Theresa May kept Brexit 'out of hands' of Boris Johnson
- Published
Theresa May wanted to keep Brexit negotiations "out of the hands" of Boris Johnson, a former cabinet minster has claimed.
Jeremy Hunt said Mrs May made a "deliberate decision" to sideline the then Foreign Secretary Mr Johnson.
Talks were instead entrusted to the new Department for Exiting the European Union (DExEU).
The decision to found the department was branded a "mistake" by Mr Hunt's cabinet colleague David Lidington.
The comments, made by Mr Hunt and Mr Lidington in interviews with the Institute for Government (IfG) think tank, hint at Theresa May's thinking in the crucial months after the UK voted to leave the EU.
Asked if the Foreign Office had been sidelined during the Brexit negotiations, Mr Hunt said: "It was a deliberate decision to take Brexit out of the hands of the Foreign Office while Boris was foreign secretary, that was what Number 10 intended.

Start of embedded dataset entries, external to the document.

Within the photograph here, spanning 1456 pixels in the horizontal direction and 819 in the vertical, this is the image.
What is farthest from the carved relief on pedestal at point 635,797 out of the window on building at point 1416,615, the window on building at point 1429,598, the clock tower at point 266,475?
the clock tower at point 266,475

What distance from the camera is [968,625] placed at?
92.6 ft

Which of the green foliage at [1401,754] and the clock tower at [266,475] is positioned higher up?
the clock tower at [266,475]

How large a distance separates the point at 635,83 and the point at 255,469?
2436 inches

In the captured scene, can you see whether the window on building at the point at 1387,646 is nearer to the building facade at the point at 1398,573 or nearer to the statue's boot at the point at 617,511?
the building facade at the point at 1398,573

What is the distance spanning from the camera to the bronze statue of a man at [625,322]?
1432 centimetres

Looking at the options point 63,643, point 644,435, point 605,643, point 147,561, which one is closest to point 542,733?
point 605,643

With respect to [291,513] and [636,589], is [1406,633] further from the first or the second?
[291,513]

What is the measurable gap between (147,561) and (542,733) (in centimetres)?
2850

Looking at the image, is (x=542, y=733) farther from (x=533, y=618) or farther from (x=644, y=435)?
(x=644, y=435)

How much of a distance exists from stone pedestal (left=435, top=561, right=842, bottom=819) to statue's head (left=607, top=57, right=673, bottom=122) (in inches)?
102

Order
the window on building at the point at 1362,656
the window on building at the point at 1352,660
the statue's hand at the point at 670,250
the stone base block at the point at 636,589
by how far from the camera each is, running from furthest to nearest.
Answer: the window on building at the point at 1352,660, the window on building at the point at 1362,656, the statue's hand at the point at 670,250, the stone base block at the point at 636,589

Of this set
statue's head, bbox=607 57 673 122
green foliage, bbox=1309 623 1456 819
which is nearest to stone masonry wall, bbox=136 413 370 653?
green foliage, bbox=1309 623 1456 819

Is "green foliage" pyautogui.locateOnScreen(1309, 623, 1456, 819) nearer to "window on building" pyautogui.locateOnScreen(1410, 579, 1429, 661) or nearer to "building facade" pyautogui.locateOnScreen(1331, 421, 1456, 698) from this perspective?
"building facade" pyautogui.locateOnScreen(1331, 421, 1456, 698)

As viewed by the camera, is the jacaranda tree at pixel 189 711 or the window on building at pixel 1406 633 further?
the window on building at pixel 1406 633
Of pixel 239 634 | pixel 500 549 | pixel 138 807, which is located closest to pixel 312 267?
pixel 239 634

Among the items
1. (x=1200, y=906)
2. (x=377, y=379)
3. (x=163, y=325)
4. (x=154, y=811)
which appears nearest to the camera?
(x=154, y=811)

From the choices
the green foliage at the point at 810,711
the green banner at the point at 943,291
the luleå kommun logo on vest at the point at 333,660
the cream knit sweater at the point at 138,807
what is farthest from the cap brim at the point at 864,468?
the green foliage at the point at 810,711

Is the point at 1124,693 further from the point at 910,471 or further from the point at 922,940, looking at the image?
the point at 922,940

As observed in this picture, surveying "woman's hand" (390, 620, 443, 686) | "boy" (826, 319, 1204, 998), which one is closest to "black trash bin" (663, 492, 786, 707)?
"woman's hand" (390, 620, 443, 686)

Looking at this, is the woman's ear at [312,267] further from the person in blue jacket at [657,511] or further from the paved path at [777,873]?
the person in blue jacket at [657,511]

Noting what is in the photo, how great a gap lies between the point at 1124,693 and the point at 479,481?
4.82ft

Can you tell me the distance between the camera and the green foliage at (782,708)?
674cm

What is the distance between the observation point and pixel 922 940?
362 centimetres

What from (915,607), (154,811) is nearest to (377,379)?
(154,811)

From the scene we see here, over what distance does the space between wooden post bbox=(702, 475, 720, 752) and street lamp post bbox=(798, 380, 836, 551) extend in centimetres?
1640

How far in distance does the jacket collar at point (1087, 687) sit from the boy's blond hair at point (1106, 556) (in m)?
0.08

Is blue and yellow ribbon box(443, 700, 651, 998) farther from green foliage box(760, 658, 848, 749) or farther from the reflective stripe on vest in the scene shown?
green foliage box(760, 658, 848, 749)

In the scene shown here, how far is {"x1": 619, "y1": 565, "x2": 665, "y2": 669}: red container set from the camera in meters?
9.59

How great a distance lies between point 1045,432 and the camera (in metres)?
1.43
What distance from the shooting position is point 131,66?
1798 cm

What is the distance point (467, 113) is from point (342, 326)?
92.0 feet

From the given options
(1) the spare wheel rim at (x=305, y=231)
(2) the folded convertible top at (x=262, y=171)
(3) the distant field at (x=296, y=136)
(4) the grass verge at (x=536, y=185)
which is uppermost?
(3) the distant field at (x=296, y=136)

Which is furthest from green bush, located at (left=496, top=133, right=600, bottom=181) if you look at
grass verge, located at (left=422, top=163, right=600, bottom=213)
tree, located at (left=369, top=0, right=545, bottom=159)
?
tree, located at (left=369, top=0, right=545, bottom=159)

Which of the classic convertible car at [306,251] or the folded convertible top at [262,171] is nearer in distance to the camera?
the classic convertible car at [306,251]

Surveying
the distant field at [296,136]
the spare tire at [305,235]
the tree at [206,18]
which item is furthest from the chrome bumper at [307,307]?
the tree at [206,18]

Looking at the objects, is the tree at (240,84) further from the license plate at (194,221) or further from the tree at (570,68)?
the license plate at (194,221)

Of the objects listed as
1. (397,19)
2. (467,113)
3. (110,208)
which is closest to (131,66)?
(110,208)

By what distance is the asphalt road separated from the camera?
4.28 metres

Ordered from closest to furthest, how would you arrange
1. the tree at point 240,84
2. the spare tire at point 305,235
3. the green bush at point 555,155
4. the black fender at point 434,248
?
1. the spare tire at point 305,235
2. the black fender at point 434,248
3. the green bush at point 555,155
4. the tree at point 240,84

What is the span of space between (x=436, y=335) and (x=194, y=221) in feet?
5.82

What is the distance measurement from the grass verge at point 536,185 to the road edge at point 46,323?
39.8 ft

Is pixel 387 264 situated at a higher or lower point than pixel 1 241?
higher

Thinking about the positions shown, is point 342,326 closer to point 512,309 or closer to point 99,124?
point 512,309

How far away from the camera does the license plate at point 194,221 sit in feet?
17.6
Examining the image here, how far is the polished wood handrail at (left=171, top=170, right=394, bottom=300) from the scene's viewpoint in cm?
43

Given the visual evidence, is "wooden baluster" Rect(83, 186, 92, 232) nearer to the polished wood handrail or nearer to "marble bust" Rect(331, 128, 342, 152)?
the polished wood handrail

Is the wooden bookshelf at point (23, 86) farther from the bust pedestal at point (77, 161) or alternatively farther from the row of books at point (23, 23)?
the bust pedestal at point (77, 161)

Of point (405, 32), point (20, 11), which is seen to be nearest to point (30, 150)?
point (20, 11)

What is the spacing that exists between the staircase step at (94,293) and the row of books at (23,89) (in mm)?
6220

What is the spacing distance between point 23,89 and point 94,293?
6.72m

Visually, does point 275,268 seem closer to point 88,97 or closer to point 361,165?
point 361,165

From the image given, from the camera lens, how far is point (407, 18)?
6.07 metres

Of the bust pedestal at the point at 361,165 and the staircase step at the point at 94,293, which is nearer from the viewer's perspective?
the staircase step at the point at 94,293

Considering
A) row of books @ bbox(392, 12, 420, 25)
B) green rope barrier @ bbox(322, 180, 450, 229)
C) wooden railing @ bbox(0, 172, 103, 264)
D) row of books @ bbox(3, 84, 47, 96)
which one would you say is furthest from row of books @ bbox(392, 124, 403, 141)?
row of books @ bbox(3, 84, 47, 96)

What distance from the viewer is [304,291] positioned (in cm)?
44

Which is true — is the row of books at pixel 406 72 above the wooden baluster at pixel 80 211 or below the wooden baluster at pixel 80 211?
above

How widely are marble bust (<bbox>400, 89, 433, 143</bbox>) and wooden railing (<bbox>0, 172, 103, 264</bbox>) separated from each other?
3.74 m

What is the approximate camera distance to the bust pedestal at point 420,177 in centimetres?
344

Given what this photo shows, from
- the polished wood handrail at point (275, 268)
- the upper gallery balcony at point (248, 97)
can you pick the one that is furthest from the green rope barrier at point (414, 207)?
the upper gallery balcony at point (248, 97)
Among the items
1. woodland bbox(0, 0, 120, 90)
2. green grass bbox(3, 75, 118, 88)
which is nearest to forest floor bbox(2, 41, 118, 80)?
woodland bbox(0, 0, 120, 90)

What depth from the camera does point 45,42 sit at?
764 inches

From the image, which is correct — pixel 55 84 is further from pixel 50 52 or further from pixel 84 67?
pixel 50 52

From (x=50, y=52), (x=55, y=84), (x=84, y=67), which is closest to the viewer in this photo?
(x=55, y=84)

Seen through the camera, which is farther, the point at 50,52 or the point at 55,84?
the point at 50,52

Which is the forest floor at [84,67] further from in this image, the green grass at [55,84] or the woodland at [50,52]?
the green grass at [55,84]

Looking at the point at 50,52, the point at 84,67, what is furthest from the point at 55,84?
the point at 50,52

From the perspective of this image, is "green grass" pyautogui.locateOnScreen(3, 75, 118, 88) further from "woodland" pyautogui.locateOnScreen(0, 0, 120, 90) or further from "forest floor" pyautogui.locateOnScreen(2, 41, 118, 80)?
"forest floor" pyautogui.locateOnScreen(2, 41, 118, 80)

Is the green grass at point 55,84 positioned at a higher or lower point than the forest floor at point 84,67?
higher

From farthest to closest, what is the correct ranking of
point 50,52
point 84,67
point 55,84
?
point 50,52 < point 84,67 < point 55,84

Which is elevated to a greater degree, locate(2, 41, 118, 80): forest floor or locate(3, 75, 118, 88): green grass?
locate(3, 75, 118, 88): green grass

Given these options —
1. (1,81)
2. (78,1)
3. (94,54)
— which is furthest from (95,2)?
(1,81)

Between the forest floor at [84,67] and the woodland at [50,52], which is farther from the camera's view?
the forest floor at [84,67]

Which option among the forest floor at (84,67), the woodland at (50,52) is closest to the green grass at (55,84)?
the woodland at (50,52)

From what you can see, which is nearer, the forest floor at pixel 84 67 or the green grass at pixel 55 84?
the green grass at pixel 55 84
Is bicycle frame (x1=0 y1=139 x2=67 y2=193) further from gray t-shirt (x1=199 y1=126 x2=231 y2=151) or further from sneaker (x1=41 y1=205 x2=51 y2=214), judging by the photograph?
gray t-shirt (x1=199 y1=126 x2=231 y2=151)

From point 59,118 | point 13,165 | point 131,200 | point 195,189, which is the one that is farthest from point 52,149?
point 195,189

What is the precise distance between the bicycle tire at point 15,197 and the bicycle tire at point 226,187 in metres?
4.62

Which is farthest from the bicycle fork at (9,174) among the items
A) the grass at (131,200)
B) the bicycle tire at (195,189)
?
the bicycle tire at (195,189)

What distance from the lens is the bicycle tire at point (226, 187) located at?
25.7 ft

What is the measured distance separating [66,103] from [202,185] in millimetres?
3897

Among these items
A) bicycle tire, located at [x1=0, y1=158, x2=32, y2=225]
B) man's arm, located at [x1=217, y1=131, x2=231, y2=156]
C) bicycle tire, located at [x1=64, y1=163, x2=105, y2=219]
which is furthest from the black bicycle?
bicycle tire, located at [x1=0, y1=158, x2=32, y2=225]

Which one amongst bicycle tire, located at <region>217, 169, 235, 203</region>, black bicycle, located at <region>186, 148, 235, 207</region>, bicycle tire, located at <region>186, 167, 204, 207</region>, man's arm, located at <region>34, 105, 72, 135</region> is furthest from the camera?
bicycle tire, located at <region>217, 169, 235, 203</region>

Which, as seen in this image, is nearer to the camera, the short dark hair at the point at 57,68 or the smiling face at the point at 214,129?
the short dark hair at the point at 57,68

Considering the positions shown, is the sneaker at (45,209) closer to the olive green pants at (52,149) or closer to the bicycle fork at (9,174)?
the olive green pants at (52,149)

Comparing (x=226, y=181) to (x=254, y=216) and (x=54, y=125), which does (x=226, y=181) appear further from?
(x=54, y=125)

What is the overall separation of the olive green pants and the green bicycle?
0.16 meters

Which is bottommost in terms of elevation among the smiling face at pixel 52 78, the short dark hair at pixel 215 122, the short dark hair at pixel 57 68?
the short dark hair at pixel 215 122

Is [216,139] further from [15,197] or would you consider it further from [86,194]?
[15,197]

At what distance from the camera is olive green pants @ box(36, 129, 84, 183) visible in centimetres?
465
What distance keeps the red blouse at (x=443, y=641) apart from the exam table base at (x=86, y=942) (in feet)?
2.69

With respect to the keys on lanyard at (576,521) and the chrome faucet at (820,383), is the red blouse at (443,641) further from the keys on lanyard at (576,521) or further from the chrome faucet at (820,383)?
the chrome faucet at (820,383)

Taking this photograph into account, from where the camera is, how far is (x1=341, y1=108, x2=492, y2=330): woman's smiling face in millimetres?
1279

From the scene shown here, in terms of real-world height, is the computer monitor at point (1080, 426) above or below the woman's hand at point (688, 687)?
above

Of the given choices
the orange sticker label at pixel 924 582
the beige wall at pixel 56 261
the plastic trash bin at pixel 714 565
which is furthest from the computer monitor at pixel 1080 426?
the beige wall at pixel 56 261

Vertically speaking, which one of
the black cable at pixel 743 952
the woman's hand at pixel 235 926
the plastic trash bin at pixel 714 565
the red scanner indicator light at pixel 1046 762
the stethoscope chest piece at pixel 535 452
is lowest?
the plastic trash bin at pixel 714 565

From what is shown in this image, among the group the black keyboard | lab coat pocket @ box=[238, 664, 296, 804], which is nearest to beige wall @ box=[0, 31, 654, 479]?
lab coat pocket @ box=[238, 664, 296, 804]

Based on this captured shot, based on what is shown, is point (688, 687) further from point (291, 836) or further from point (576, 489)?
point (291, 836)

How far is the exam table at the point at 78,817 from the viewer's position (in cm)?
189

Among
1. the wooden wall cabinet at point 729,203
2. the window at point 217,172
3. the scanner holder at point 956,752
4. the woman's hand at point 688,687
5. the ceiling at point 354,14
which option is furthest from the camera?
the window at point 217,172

"When I became foreign secretary, we got a bit more involved."
On becoming prime minister, Mrs May founded DExEU and handed over responsibility for negotiations to the new secretary of state, David Davis.
Both Mr Davis and Mr Johnson resigned from Mrs May's cabinet in July 2018 after she presented them with her so-called 'Chequers plan' to keep the UK closely aligned to EU goods regulations.
'A mistake'
Speaking to the IfG, the former de-facto deputy prime minister David Lidington said: "I think that, as is now recognised, it was a mistake to create DExEU as a separate department.
"The fact that you had then DExEU try to do things and Number 10 and the Cabinet Office trying to do things as well…trying to knit that together just took more energy and time and resource than should have been necessary.
"In my ideal world, I would not have invented DExEU as a department. I would have had a big unit, but I would have located it as an annex to the Cabinet Office and Number 10, because the prime minister was going to be driving the negotiations."
'The final leap'
Cross-party talks on Brexit in the spring of 2019 came "pretty close" to succeeding, Mr Lidington also suggested.
Having failed to pass her Brexit deal on three occasions and facing significant opposition from within her party, Mrs May invited opposition ministers to talks to try to find a compromise solution that would have broad support.
The talks collapsed on 17 May 2019, with the Labour Party leader Jeremy Corbyn saying the government had "not fundamentally shifted its view".
The discussions foundered on the issues of customs and a second referendum, according to Mr Lidington.
Labour demanded a customs union with the EU and a default referendum on Brexit, which the government was not willing to concede.
"There was an unwillingness on both sides to make the final leap," Mr Lidington said of the talks.
He also intimated that Mrs May should have reached out to opposition leaders when she became prime minister in 2016 to build consensus.
"There should have been a different approach to the negotiations at the start," said Mr Lidington.
"And possibly an attempt to reach out to other parties early on, saying: 'This is a national decision, we have had a vote in the referendum, now we need to move forward together'."
Reflecting on Mrs May's decision to take a hard line in the Brexit negotiations, Mr Lidington added: "I think probably she felt that, having supported Remain, that she had to demonstrate her credentials as committed to delivering the referendum result."